Deed swap 'secures the future' for Valley AIDS care center

For those touched by HIV/AIDS, World AIDS Day on Dec. 1 brought feelings of hope for the future. For those affected by the disease in and around Seattle, a crucial player in their lives was granted a new lease on life.

While masses gathered in the streets of major metropolitan cities, on college campuses and in churches for the purpose of educating, supporting and honoring those lost to AIDS, the long-standing Bailey-Boushay House in Madison Valley got the promise of a sustainable future.

An ownership transfer from the building's 15-year proprietor, Building Changes, to Virginia Mason Medical Center (VMMC) means security for many years to come.

"This building has always been about the community and for the people it serves," said Brian Knowles, who has served as the building's executive director for the past four years. "We asked ourselves, 'What is going to secure the future of this building the best?' Everyone felt that that answer was Virginia Mason."

The building has stood for more than 15 years on East Madison Street as an institution for those suffering from HIV/AIDS. Offering short-term, long-term as well as drop-in care for those living with the virus within the community, Bailey-Boushay House sees more than 500 people annually, many of those without suitable, if any, health insurance.

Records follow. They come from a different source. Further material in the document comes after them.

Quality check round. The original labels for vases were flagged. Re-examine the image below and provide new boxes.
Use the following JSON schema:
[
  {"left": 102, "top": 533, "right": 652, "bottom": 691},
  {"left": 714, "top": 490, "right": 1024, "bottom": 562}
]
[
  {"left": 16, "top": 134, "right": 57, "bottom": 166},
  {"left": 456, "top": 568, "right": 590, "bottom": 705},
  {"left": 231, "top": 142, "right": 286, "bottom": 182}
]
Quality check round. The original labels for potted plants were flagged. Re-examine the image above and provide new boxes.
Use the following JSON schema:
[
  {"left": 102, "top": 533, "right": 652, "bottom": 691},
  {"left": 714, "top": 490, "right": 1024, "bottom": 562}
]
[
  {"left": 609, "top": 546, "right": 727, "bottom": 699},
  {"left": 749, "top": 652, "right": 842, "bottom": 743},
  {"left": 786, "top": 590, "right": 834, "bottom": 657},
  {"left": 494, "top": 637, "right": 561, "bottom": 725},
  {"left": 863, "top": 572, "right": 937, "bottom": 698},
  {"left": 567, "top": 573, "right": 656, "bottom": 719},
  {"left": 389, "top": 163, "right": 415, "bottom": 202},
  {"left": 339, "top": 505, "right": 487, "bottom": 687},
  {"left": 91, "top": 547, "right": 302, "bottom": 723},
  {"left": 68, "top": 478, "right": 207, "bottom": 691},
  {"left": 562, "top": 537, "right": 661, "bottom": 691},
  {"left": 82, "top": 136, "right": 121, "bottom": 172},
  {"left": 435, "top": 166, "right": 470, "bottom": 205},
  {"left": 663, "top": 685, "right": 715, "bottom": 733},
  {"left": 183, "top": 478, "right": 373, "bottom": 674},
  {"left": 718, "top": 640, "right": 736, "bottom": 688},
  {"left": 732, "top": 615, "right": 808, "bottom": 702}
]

For the past decade and a half, Virginia Mason and Building Changes-formerly known as AIDS Housing of Washington, until a recent change of title-have worked under an operating agreement, with Virginia Mason providing technical assistance to the building since 1992.
It was the first institution of its kind within the United States.

With their operating agreement set to expire at the end of 2007, Building Changes chose to gift the $8-million building to Virginia Mason on Dec. 1, to celebrate VMMC's operating anniversary and World AIDS Day, as well.

Bailey-Boushay House offers two formal services-a residential care program for long-term care and an adult day health program for their outpatients. In all, the building has 35 single rooms available for patients living with AIDS and other terminal illnesses such as ALS and cancer.

While most of the building's patients rely on Medicaid and insurance to pay for care, a number of those living with HIV/AIDS are existing without the proper resources needed to receive treatment. Nonetheless, Bailey-Boushay's policy is to treat everyone who walks through their doors.

"Our outpatient program does not turn anyone away from care," said Knowles, who noted that many of those living with the disease need to take, on average, 13 different medications each day. "It's our responsibility to treat everyone who needs care and walks through our doors."

Knowles estimated that the building provides nearly $600,000 annually in free care-a cost already absorbed by Virginia Mason. He also said the medical center provided an additional $250,000 each year for equipment upgrades and maintenance.

The building began taking shape in the early 1990s, with a group of local residents-then AIDS Housing of Washington-looking for a way to create a space that could provide care for people living with AIDS and HIV.

"Back then, hospitals and nursing homes were fearful of treating those living with [the disease]," said Knowles, who has been with Bailey-Boushay House since it first opened its doors. "The disease was so new. Today, health care treatment has opened up to the treatment of HIV and AIDS, though society, as a whole, still has some work to do."

Typically, those who receive treatment from Bailey-Boushay House are in the more serious stages of the disease's progress. The residential care program offers a number of services, including pain management, end of life and hospice care, acupuncture and naturopathic medications, as well as X-rays, ultrasounds and Doppler diagnostic studies. Care for those occupying the building is available around the clock.

The adult day health care program offers to outpatients such services as art programs, support for chemical dependency, massage therapy, medical and health education, recreational activities and more.

The ownership transfer signals no change in operations, personnel or the way care is administered to those serviced by Bailey-Boushay. Since staff was under Virginia Mason's management, patients will see virtually no lapse in services.

Building Changes, which originally was founded with the sole intention of constructing Bailey-Boushay House, will shift its attention to new developing new programs, with a goal of ending homelessness.

"Health care is changing drastically and getting more and more expensive," Knowles said. "We're happy to know that the building will be around for a long time."